_What needs to be done_
Reproduce the stretch of data from the line containing "How distant from" through the end of the data, replacing every "camera" with "viewer" and leaving everything else unchanged.

** START OF Information provided **

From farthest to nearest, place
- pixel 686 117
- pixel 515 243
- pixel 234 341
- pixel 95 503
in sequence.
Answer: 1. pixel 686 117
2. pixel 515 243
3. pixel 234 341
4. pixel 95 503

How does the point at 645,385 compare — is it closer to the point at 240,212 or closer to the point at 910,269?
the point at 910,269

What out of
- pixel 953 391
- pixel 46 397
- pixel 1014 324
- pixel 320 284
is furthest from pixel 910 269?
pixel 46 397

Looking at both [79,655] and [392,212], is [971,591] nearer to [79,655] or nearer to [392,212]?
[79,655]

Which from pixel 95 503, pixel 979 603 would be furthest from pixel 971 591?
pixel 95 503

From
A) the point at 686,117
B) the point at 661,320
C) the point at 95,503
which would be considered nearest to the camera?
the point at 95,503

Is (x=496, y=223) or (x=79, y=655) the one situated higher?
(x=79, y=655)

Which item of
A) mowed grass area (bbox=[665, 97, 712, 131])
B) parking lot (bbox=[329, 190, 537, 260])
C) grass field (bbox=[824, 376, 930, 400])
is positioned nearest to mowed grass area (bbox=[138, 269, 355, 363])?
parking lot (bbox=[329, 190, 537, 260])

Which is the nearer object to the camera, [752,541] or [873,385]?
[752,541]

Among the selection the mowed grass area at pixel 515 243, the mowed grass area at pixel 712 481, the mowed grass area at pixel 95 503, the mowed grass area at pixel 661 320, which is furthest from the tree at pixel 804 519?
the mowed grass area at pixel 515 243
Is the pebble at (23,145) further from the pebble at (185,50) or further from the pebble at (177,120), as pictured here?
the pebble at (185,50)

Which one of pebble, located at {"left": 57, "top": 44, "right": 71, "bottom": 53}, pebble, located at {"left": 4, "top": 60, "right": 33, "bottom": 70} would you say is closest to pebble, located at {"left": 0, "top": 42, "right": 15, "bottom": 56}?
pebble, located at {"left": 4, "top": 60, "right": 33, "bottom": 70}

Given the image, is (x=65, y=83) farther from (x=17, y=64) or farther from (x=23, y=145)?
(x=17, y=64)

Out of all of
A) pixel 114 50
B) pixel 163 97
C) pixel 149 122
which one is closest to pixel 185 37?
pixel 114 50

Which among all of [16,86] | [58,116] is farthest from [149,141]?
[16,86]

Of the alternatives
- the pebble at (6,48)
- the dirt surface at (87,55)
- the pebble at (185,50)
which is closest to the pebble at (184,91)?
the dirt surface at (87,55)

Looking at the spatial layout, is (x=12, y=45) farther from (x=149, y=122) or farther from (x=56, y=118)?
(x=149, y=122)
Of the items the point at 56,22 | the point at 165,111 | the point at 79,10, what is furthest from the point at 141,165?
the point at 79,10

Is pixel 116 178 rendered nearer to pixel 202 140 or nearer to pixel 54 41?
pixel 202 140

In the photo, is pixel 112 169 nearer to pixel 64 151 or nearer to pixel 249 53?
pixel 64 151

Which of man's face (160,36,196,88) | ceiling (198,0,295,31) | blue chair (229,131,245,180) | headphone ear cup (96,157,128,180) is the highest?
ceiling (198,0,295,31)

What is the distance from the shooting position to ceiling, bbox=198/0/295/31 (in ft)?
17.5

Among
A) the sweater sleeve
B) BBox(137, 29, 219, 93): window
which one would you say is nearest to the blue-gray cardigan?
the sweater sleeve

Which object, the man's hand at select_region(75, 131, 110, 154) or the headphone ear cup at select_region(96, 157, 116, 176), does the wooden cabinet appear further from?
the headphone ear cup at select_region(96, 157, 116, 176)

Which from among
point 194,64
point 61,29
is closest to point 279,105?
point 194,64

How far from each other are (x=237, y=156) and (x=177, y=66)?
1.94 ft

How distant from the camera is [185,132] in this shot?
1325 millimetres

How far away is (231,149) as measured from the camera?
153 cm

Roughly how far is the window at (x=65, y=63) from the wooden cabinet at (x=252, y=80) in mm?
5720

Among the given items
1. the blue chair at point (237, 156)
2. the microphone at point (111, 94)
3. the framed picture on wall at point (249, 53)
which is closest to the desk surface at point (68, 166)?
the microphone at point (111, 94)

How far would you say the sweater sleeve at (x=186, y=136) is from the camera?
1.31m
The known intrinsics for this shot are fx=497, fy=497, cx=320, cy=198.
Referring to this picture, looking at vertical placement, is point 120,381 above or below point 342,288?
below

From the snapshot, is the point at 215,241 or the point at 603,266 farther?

** END OF Information provided **

_Full solution_
How distant from the viewer is [185,132] in this shot?
1325 millimetres

How far away is (231,149) as measured from the viewer?
153 cm

Roughly how far is the window at (x=65, y=63) from the wooden cabinet at (x=252, y=80) in mm?
5720

Among the given items
1. the blue chair at point (237, 156)
2. the microphone at point (111, 94)
3. the framed picture on wall at point (249, 53)
which is closest to the desk surface at point (68, 166)?
the microphone at point (111, 94)

How far would you say the sweater sleeve at (x=186, y=136) is from the viewer?
1.31m
The known intrinsics for this shot are fx=497, fy=497, cx=320, cy=198.
Referring to this picture, looking at vertical placement, is point 120,381 above or below point 342,288?
below

From the snapshot, is the point at 215,241 or the point at 603,266 farther?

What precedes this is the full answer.